Another RCT named SPINART trial compared the standard PT and ET with rFVIII-FS in the age group 12–50 years. The dosage for the regimen was 25 IU/kg 3 times/week for PT and the same dose when needed for ET. The study concluded that adolescent children receiving rFVIII-FS prophylaxis had significantly lower total/joint bleeding episodes compared to ET [30].
The recently published POTTER trial compared long-term late secondary PT (recombinant FVIII-FS 20–30 IU/kg thrice weekly) with ET in severe hemophilia A patients in the age group of 12–55 years.

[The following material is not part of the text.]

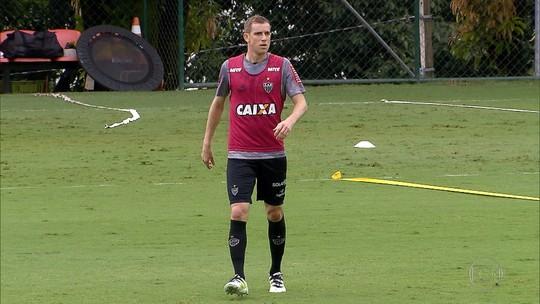 Com Arthur, Grêmio chegará a 11 volantes vendidos no século 21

The benefits reported were reduction in bleeding frequency, improvement in joint status and Health related quality of life (HRQoL) [30, 41]. Patients under PT had minimal frequent monitoring, less need for joint surgery and a better quality of life [42].
Several studies comparing PT and ET concluded as PT improved life expectancy and quality of life of patients with hemophilia A in high income countries [43,44,45,46].

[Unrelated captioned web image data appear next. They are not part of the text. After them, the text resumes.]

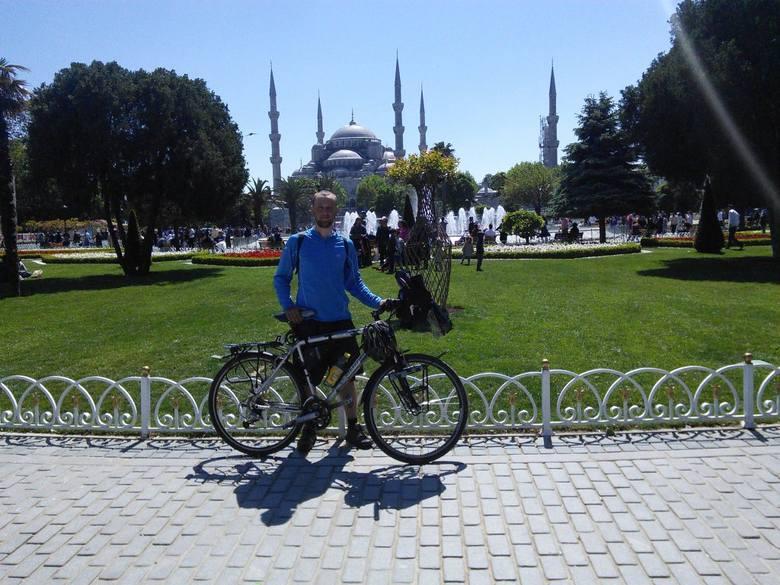 Michał Brakoniecki z Ostrołęki podróżuje rowerem dookoła świata! [ZDJĘCIA]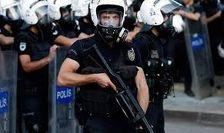 Дракой и газовой атакой закончились выборы на одном из участков в Турции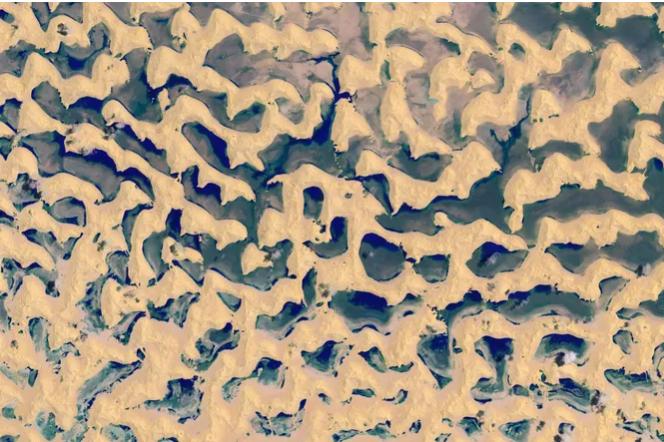 Как в пустыне Омана образовались озёра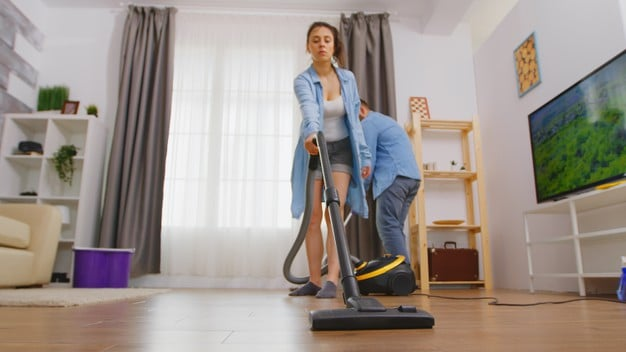 How to remove dust from vacuum cleaner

The Swedish high dose approach supposed to be the most effective PT regimen recommends initiation of prophylaxis with once weekly infusion followed by twice-weekly infusions and finally to three infusions per week as full prophylaxis, based on the availability of adequate peripheral veins or on the frequency of bleeding. The dose used was 25–40 IU/kg. In the Utrecht study, Dutch intermediate and Swedish high dose prophylactic regimens for persons with severe hemophilia (factor VIII/IX < 1 IU/dL) were compared for a period of 5 years. The observational study was done by following the cohort prospectively for standardized outcome assessment. The cost of the treatment was collected retrospectively. Intermediate dose prophylaxis used less factor concentrate (2100 IU/kg/year) compared to Swedish high dose (4000 IU/kg/year). Evaluating the clinical outcome measures, bleed rate was higher and joint health was slightly lower for the intermediate dose where as social participation and quality of life were similar. The annual total cost for Swedish high dose prophylaxis was 66% higher than intermediate dose Utrecht approach and the incremental benefits were limited. The study concluded that without compromising safety many patients may get better outcomes under PT. The study also suggested prophylaxis has to be tailored individually [32].

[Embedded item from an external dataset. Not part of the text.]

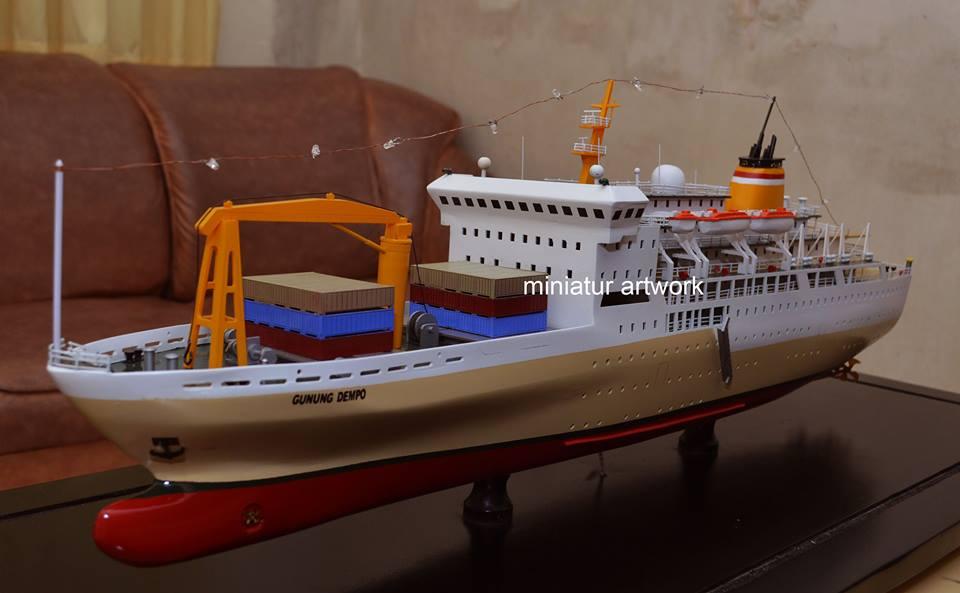 miniatur kapal km gunung dempo pt pelni passengers ship rumpun artwork temanggung planet kapal indonesia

The Canadian approach consists of once-weekly infusions at a dose of 50 IU/kg started between 1 and 2 years of age, with a clinical follow-up of every 3 months. In patients experiencing three bleeds in the same joint or four total bleeds in a period of 3 months, the prophylaxis dose recommended is an infusion of 30 IU/kg twice weekly or 25 IU/kg every other day [34].
It can be concluded that prophylactic treatment in severe hemophilia is very effective but is limited by cost issues [32].
For a child weighing 50 kg the annual cost of prophylaxis is estimated as $300,000 [45]. Currently ET is the commonly practiced treatment strategy for hemophilia in developing countries and PT the standard of care in developed nations. Even though PT is accepted as the standard of care, in US only 19% of children receive primary prophylaxis, and a wide variability is reported in European countries with Sweden having highest figures for prophylaxis (73%). In many countries outside Northern Europe during 1990s, primary prophylaxis was implemented in large scale. This was mainly due to the expanded availability of safer rFVIII products [47]. Latest recommendation in the treatment of hemophilia states that prophylaxis should be the standard of care for all PwH at any age and has to be continued throughout the life [48,49,50].
Clotting factor concentrate cost appears to be the crucial barrier in preventing the widespread use of prophylaxis. The cost for these are prohibitive in many developing countries [51, 52].
Evolution of Low Dose Prophylaxis
A single centre experience on low dose secondary/tertiary low dose PT in children (4–17 years) with Hemophilia A and B from Tunisia was the first step placed in the implementation of low dose prophylaxis. The study used a median dose of 30 IU/kg once, twice or thrice/week for Hemophilia A and 25–35 IU/kg/week for Hemophilia B. The median follow up period was 5 years. The study reported significant reduction in bleed rate after initiating prophylaxis (7 vs. 0.5), stable FISH, HJHS and satisfactory QoL during PT compared to ET period. The study concluded that low dose prophylaxis is more effective than ET and it has to be the initiating point for prophylaxis in resource limited countries [53].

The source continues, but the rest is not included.